Kennedy has dismissed the scientifically proven efficacy of the polio vaccine as 'mythology,' despite polio having been considered eradicated in the U.S. since 1979. (Before he was confirmed, a spokesperson noted: 'Mr. Kennedy believes the polio vaccine should be available to the public and thoroughly and properly studied.' Not quite a full-throated endorsement.) He has also sown doubt about vaccines at a time when vaccine hesitancy is fueling a historic and frightening measles outbreak in the Southwest, which has now infected more than 600 people in the U.S. and killed two unvaccinated children in Texas—the first measles deaths in America in a decade. An adult who died in New Mexico was also found to be infected with measles. (Outside the U.S., the health secretary of Chihuahua, Mexico, announced that an unvaccinated man had died of measles in connection with the Texas outbreak.)
Kennedy has spoken about the benefits of the MMR vaccine but also continues to undermine its safety and efficacy. He has repeatedly emphasized parental choice in vaccination and, as The Atlantic reported, told the grieving father of one Texas child, 'You don't know what's in the vaccine anymore.' He insists on promoting unproven alternative treatments such as cod-liver oil (a source of vitamin A), antibiotics, and steroids; in a Fox News interview, he claimed that these can lead to 'an almost miraculous and instantaneous recovery.' According to actual virologists, this is a prodigious exaggeration of vitamin A's efficacy, and in the case of the other supposed miracle cures, it's pure invention.
A cootie shot might be an even more fanciful treatment, but, unlike with vitamin A, overdoing it won't lead to liver damage, which Texas pediatricians told The New York Times they are now seeing in unvaccinated young patients, whose parents were presumably paying Kennedy heed. When so many adults seem intent on returning to the Dark Ages, we must cherish medical wisdom wherever we find it. In 2025, the cootie shot stands as an inadvertent rebuke to the nation's top health official, in that it emphasizes vaccines' very real efficacy against disease.
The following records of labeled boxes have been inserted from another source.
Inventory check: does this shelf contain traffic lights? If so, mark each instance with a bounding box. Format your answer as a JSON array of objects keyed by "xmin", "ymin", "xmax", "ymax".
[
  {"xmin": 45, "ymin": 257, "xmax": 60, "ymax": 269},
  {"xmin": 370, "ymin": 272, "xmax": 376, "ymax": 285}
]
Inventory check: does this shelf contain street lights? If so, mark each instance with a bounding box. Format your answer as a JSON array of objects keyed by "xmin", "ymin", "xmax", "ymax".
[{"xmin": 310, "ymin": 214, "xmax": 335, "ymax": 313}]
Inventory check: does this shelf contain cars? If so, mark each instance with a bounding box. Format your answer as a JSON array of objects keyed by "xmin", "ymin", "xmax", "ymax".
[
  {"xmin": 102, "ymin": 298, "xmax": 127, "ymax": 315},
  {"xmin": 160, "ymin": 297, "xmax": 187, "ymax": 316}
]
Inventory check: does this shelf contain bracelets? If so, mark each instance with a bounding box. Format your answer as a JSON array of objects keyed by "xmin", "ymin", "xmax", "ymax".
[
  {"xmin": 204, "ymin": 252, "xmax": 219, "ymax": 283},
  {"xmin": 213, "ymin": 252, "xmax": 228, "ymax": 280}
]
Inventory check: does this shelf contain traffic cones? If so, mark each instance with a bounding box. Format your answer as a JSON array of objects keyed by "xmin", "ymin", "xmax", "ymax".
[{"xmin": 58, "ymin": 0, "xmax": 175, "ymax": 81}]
I wonder if the HHS secretary has ever heard this anecdote from his own family history. On February 25, 1923, his grandmother Rose Kennedy recorded the following in her journal: 'Joe Jr. and Jack have a new song about the Bedbugs and the Cooties. Also a club where they initiate new members by sticking pins into them.' Did RFK Jr.'s uncles (who had likely received smallpox vaccinations) invent cootie shots? A topic for further research.